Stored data
━━━━
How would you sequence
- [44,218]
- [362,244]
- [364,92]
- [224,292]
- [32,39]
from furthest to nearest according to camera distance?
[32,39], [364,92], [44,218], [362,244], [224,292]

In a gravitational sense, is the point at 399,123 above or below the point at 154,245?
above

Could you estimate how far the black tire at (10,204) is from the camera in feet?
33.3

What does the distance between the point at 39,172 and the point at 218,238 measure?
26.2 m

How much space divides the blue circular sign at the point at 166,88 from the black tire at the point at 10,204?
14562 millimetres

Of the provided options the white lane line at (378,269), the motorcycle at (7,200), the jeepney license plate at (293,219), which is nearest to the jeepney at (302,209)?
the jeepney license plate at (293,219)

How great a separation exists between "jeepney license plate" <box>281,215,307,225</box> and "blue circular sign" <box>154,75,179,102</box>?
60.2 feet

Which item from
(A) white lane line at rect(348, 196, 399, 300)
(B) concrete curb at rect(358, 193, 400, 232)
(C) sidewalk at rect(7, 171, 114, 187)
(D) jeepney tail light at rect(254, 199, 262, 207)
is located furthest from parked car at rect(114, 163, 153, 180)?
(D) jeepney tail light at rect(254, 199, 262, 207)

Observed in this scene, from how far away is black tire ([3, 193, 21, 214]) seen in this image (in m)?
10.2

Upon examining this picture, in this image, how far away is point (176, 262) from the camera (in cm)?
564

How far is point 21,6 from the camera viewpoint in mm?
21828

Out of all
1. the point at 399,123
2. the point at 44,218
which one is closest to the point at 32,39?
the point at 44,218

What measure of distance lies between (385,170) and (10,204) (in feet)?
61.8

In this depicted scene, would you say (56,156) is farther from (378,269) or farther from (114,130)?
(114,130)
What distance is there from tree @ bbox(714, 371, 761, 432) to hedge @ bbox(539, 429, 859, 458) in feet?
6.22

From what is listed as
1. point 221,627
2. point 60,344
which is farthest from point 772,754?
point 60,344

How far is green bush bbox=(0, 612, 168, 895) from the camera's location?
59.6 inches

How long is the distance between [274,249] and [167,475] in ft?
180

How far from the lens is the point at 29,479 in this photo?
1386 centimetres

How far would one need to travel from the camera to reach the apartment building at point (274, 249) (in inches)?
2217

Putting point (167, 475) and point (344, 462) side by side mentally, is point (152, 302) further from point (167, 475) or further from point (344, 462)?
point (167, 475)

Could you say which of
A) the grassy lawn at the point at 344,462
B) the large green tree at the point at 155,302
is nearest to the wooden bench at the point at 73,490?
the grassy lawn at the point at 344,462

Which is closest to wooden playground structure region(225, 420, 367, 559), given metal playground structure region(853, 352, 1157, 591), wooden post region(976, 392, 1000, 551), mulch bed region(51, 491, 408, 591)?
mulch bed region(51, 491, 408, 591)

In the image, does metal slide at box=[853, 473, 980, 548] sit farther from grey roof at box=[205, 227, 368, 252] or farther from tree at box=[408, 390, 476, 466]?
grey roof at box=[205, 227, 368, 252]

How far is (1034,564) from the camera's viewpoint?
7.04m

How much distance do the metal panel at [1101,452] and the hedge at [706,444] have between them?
━━━━
The problem: Copy every one of the records above, line for line and character for character.

Final result:
How would you sequence
- [44,218]
- [362,244]
- [364,92]
- [224,292]
- [32,39]
from furthest to nearest according to camera distance?
[32,39], [364,92], [44,218], [362,244], [224,292]

In a gravitational sense, is the point at 399,123 above or below the point at 154,245?
above

Could you estimate how far the black tire at (10,204) is from the camera in feet?
33.3

What does the distance between the point at 39,172 and the point at 218,238 measure?
26.2 m

How much space divides the blue circular sign at the point at 166,88 from the black tire at the point at 10,204?
14562 millimetres

Of the provided options the white lane line at (378,269), the motorcycle at (7,200), the jeepney license plate at (293,219), which is nearest to the jeepney at (302,209)?
the jeepney license plate at (293,219)

How great a separation exists between "jeepney license plate" <box>281,215,307,225</box> and "blue circular sign" <box>154,75,179,102</box>?
60.2 feet

Which item from
(A) white lane line at rect(348, 196, 399, 300)
(B) concrete curb at rect(358, 193, 400, 232)
(C) sidewalk at rect(7, 171, 114, 187)
(D) jeepney tail light at rect(254, 199, 262, 207)
is located furthest from parked car at rect(114, 163, 153, 180)?
(D) jeepney tail light at rect(254, 199, 262, 207)

Observed in this scene, from how far away is black tire ([3, 193, 21, 214]) seen in this image (in m)?
10.2

Upon examining this picture, in this image, how far away is point (176, 262) from the camera (in cm)?
564

How far is point 21,6 from the camera viewpoint in mm?
21828

Out of all
1. the point at 399,123
2. the point at 44,218
which one is closest to the point at 32,39?
the point at 44,218

What measure of distance lies between (385,170) and (10,204) (in feet)?
61.8

In this depicted scene, would you say (56,156) is farther from (378,269) or farther from (114,130)?
(114,130)
What distance is there from tree @ bbox(714, 371, 761, 432) to hedge @ bbox(539, 429, 859, 458) in feet?
6.22

From what is listed as
1. point 221,627
2. point 60,344
which is farthest from point 772,754?
point 60,344

How far is green bush bbox=(0, 612, 168, 895) from the camera's location?
59.6 inches

How long is the distance between [274,249] and [167,475] in ft?
180

How far from the lens is the point at 29,479 in this photo?
1386 centimetres

How far would one need to travel from the camera to reach the apartment building at point (274, 249) (in inches)?
2217

Putting point (167, 475) and point (344, 462) side by side mentally, is point (152, 302) further from point (167, 475) or further from point (344, 462)?
point (167, 475)

Could you say which of
A) the grassy lawn at the point at 344,462
B) the large green tree at the point at 155,302
is nearest to the wooden bench at the point at 73,490?
the grassy lawn at the point at 344,462

Which is closest to wooden playground structure region(225, 420, 367, 559), given metal playground structure region(853, 352, 1157, 591), wooden post region(976, 392, 1000, 551), mulch bed region(51, 491, 408, 591)?
mulch bed region(51, 491, 408, 591)

In the image, does metal slide at box=[853, 473, 980, 548] sit farther from grey roof at box=[205, 227, 368, 252] or farther from tree at box=[408, 390, 476, 466]?
grey roof at box=[205, 227, 368, 252]

How far is (1034,564) from the camera's viewpoint?
7.04m

How much distance do the metal panel at [1101,452] and the hedge at [706,444] have between them?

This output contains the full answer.